Task instructions: Extract every line below, verbatim.
━━━━━ Supplied information
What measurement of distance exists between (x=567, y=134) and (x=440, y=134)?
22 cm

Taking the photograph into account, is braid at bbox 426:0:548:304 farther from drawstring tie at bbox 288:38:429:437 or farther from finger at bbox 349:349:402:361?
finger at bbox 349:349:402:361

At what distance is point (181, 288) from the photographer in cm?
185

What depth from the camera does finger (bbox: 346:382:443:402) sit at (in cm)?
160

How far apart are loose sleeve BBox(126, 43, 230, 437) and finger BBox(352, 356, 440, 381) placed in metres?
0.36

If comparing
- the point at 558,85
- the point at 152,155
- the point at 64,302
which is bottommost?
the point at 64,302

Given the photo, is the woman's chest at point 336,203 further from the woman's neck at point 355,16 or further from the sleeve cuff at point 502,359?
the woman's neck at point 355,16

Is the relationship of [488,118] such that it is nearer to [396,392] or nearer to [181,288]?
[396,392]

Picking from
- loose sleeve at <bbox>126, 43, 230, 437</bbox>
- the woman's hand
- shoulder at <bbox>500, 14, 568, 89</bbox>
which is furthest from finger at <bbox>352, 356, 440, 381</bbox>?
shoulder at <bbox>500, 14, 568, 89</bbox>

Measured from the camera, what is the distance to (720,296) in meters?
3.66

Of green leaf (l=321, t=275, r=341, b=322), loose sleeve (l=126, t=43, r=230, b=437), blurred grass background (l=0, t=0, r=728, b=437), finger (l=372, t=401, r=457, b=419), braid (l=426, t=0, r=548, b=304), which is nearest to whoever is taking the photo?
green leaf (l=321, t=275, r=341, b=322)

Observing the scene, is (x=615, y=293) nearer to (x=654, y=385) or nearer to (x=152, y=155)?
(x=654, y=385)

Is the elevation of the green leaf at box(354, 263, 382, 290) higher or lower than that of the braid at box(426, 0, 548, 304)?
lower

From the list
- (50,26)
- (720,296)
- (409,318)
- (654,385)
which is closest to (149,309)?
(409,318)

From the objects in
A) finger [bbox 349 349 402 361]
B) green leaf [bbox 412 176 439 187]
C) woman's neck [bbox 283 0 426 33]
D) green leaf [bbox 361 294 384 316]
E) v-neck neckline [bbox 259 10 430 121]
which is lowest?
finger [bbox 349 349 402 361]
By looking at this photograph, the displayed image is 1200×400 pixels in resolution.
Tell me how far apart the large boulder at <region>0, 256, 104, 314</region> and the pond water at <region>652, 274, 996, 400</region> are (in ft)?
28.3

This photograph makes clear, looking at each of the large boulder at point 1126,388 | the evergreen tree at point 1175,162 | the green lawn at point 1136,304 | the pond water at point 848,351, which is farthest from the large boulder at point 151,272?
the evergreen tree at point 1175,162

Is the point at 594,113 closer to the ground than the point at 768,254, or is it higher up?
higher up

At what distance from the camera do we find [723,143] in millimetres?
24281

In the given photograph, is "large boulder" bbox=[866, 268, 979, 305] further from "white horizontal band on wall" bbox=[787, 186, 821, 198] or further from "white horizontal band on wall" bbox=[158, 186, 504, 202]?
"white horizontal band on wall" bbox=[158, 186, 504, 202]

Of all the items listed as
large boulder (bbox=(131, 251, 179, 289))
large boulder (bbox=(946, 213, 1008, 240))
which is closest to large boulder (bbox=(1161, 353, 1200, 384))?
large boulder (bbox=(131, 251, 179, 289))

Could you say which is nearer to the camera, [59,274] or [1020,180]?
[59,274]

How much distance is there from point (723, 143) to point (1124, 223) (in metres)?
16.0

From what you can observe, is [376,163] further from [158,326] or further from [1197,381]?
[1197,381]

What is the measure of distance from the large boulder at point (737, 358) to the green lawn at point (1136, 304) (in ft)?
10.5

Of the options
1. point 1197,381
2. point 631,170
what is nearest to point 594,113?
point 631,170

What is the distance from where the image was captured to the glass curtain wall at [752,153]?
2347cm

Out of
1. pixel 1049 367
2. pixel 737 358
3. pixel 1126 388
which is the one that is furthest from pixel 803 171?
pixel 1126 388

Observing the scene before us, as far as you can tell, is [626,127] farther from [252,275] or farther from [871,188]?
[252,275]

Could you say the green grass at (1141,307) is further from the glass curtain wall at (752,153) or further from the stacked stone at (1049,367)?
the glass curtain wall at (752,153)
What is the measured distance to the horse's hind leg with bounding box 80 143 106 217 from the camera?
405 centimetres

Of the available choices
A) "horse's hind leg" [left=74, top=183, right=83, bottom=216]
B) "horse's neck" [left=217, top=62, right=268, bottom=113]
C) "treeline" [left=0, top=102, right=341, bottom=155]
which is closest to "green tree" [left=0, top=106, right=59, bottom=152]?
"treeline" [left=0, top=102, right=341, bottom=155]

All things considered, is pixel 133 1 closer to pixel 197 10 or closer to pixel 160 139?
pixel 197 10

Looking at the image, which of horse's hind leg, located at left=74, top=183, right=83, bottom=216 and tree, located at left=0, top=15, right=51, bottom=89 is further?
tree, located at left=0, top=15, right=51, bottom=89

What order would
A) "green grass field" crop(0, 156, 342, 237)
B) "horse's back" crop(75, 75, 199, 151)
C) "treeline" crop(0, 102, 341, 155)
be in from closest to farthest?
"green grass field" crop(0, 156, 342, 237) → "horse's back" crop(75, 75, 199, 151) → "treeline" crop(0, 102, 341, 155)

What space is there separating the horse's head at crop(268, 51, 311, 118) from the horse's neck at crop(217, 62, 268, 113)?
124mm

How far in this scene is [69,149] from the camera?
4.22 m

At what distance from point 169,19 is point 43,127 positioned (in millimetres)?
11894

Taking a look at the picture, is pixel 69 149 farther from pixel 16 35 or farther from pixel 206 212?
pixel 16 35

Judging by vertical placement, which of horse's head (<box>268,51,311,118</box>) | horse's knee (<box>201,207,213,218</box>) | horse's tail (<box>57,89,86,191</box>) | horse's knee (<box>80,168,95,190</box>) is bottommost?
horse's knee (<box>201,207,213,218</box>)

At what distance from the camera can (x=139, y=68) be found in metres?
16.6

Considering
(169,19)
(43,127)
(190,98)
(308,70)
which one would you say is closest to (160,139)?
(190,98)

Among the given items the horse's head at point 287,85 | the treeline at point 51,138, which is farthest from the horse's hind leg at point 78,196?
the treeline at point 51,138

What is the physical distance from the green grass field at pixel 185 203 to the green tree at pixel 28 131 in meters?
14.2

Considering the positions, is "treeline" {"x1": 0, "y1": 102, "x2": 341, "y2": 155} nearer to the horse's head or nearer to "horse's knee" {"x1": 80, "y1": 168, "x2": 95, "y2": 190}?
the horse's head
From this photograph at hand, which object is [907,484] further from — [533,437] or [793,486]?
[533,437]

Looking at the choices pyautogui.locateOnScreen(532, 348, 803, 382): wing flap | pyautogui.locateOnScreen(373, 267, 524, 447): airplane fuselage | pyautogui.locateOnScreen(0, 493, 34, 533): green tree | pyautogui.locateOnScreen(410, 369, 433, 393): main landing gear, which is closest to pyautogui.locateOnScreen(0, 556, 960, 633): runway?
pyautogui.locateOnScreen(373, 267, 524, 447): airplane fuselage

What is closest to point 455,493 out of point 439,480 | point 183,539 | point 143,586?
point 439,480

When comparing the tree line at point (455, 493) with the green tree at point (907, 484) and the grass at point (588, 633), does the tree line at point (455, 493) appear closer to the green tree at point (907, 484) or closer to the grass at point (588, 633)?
━━━━━━━━━━
Result for this task:
What measurement of distance exists between (x=567, y=134) and (x=440, y=134)?
22 cm

Taking the photograph into account, is braid at bbox 426:0:548:304 farther from drawstring tie at bbox 288:38:429:437 or farther from finger at bbox 349:349:402:361?
finger at bbox 349:349:402:361

At what distance is point (181, 288) from the photographer in cm?
185

What depth from the camera does finger (bbox: 346:382:443:402) sit at (in cm)?
160

How far apart are loose sleeve BBox(126, 43, 230, 437) and finger BBox(352, 356, 440, 381) placed in metres?
0.36

If comparing
- the point at 558,85
- the point at 152,155
- the point at 64,302
which is bottommost?
the point at 64,302

Given the photo, is the woman's chest at point 336,203 further from the woman's neck at point 355,16 or further from the sleeve cuff at point 502,359?
the woman's neck at point 355,16

Is the relationship of [488,118] such that it is nearer to [396,392] or nearer to [181,288]?
[396,392]

Picking from
- loose sleeve at <bbox>126, 43, 230, 437</bbox>
- the woman's hand
- shoulder at <bbox>500, 14, 568, 89</bbox>
which is furthest from finger at <bbox>352, 356, 440, 381</bbox>?
shoulder at <bbox>500, 14, 568, 89</bbox>

Measured from the camera, what is the distance to (720,296) in meters?
3.66

Of green leaf (l=321, t=275, r=341, b=322), loose sleeve (l=126, t=43, r=230, b=437), blurred grass background (l=0, t=0, r=728, b=437), finger (l=372, t=401, r=457, b=419), braid (l=426, t=0, r=548, b=304), which is nearest to whoever is taking the photo?
green leaf (l=321, t=275, r=341, b=322)

Observing the scene, is (x=615, y=293) nearer to (x=654, y=385) or nearer to (x=152, y=155)?
(x=654, y=385)

Is the elevation of the green leaf at box(354, 263, 382, 290) higher or lower than that of the braid at box(426, 0, 548, 304)?
lower

From the list
- (50,26)
- (720,296)
- (409,318)
- (654,385)
which is closest to (149,309)?
(409,318)

From the objects in
A) finger [bbox 349 349 402 361]
B) green leaf [bbox 412 176 439 187]
C) woman's neck [bbox 283 0 426 33]
D) green leaf [bbox 361 294 384 316]
E) v-neck neckline [bbox 259 10 430 121]
which is lowest?
finger [bbox 349 349 402 361]
By looking at this photograph, the displayed image is 1200×400 pixels in resolution.
Tell me how far apart the large boulder at <region>0, 256, 104, 314</region> and the pond water at <region>652, 274, 996, 400</region> are (in ft)?
28.3

This photograph makes clear, looking at each of the large boulder at point 1126,388 | the evergreen tree at point 1175,162 | the green lawn at point 1136,304 | the pond water at point 848,351, which is farthest from the large boulder at point 151,272?
the evergreen tree at point 1175,162

Is the point at 594,113 closer to the ground than the point at 768,254, or is it higher up?
higher up

At what distance from the camera do we find [723,143] in millimetres?
24281

In the given photograph, is "large boulder" bbox=[866, 268, 979, 305] further from "white horizontal band on wall" bbox=[787, 186, 821, 198] or further from "white horizontal band on wall" bbox=[158, 186, 504, 202]?
"white horizontal band on wall" bbox=[158, 186, 504, 202]

Of all the items listed as
large boulder (bbox=(131, 251, 179, 289))
large boulder (bbox=(946, 213, 1008, 240))
which is closest to large boulder (bbox=(1161, 353, 1200, 384))?
large boulder (bbox=(131, 251, 179, 289))

Could you say which is nearer to the camera, [59,274] or [1020,180]?
[59,274]

How much distance is there from point (723, 143) to point (1124, 223) (in metres)?
16.0

From what you can observe, is [376,163] further from [158,326] or further from [1197,381]?
[1197,381]

What is the measure of distance from the large boulder at point (737, 358) to the green lawn at point (1136, 304) (in ft)?
10.5

Of the options
1. point 1197,381
2. point 631,170
what is nearest to point 594,113?
point 631,170

What is the distance from where the image was captured to the glass curtain wall at [752,153]?
2347cm

Out of
1. pixel 1049 367
2. pixel 737 358
3. pixel 1126 388
which is the one that is furthest from pixel 803 171?
pixel 1126 388

Observing the scene before us, as far as you can tell, is [626,127] farther from [252,275] or farther from [871,188]?
[252,275]

Could you say the green grass at (1141,307) is further from the glass curtain wall at (752,153) or further from the stacked stone at (1049,367)?
the glass curtain wall at (752,153)
What is the measured distance to the horse's hind leg with bounding box 80 143 106 217 from the camera?
405 centimetres

Of the available choices
A) "horse's hind leg" [left=74, top=183, right=83, bottom=216]
B) "horse's neck" [left=217, top=62, right=268, bottom=113]
C) "treeline" [left=0, top=102, right=341, bottom=155]
which is closest to "green tree" [left=0, top=106, right=59, bottom=152]?
"treeline" [left=0, top=102, right=341, bottom=155]

All things considered, is pixel 133 1 closer to pixel 197 10 or closer to pixel 160 139?
pixel 197 10

Looking at the image, which of horse's hind leg, located at left=74, top=183, right=83, bottom=216 and tree, located at left=0, top=15, right=51, bottom=89 is further?
tree, located at left=0, top=15, right=51, bottom=89

What order would
A) "green grass field" crop(0, 156, 342, 237)
B) "horse's back" crop(75, 75, 199, 151)
C) "treeline" crop(0, 102, 341, 155)
be in from closest to farthest?
"green grass field" crop(0, 156, 342, 237) → "horse's back" crop(75, 75, 199, 151) → "treeline" crop(0, 102, 341, 155)

What space is there separating the horse's head at crop(268, 51, 311, 118) from the horse's neck at crop(217, 62, 268, 113)?
124mm

How far in this scene is [69,149] from the camera?
4.22 m

At what distance from point 169,19 is point 43,127 positioned (in millimetres)?
11894

Taking a look at the picture, is pixel 69 149 farther from pixel 16 35 or farther from pixel 206 212?
pixel 16 35

Judging by vertical placement, which of horse's head (<box>268,51,311,118</box>) | horse's knee (<box>201,207,213,218</box>) | horse's tail (<box>57,89,86,191</box>) | horse's knee (<box>80,168,95,190</box>) is bottommost?
horse's knee (<box>201,207,213,218</box>)

At what distance from the camera can (x=139, y=68) be found in metres?
16.6

Considering
(169,19)
(43,127)
(190,98)
(308,70)
which one would you say is closest to (160,139)?
(190,98)

Among the given items the horse's head at point 287,85 | the treeline at point 51,138, which is farthest from the horse's hind leg at point 78,196?
the treeline at point 51,138

What is the physical distance from the green grass field at pixel 185 203 to the green tree at pixel 28 131 in meters?
14.2

Considering the positions, is "treeline" {"x1": 0, "y1": 102, "x2": 341, "y2": 155} nearer to the horse's head or nearer to "horse's knee" {"x1": 80, "y1": 168, "x2": 95, "y2": 190}?
the horse's head
From this photograph at hand, which object is [907,484] further from — [533,437] or [793,486]?
[533,437]

Looking at the choices pyautogui.locateOnScreen(532, 348, 803, 382): wing flap | pyautogui.locateOnScreen(373, 267, 524, 447): airplane fuselage | pyautogui.locateOnScreen(0, 493, 34, 533): green tree | pyautogui.locateOnScreen(410, 369, 433, 393): main landing gear, which is closest to pyautogui.locateOnScreen(0, 556, 960, 633): runway?
pyautogui.locateOnScreen(373, 267, 524, 447): airplane fuselage

What is closest to point 455,493 out of point 439,480 | point 183,539 | point 143,586?
point 439,480

When comparing the tree line at point (455, 493) with the green tree at point (907, 484) and the grass at point (588, 633), does the tree line at point (455, 493) appear closer to the green tree at point (907, 484) or closer to the grass at point (588, 633)?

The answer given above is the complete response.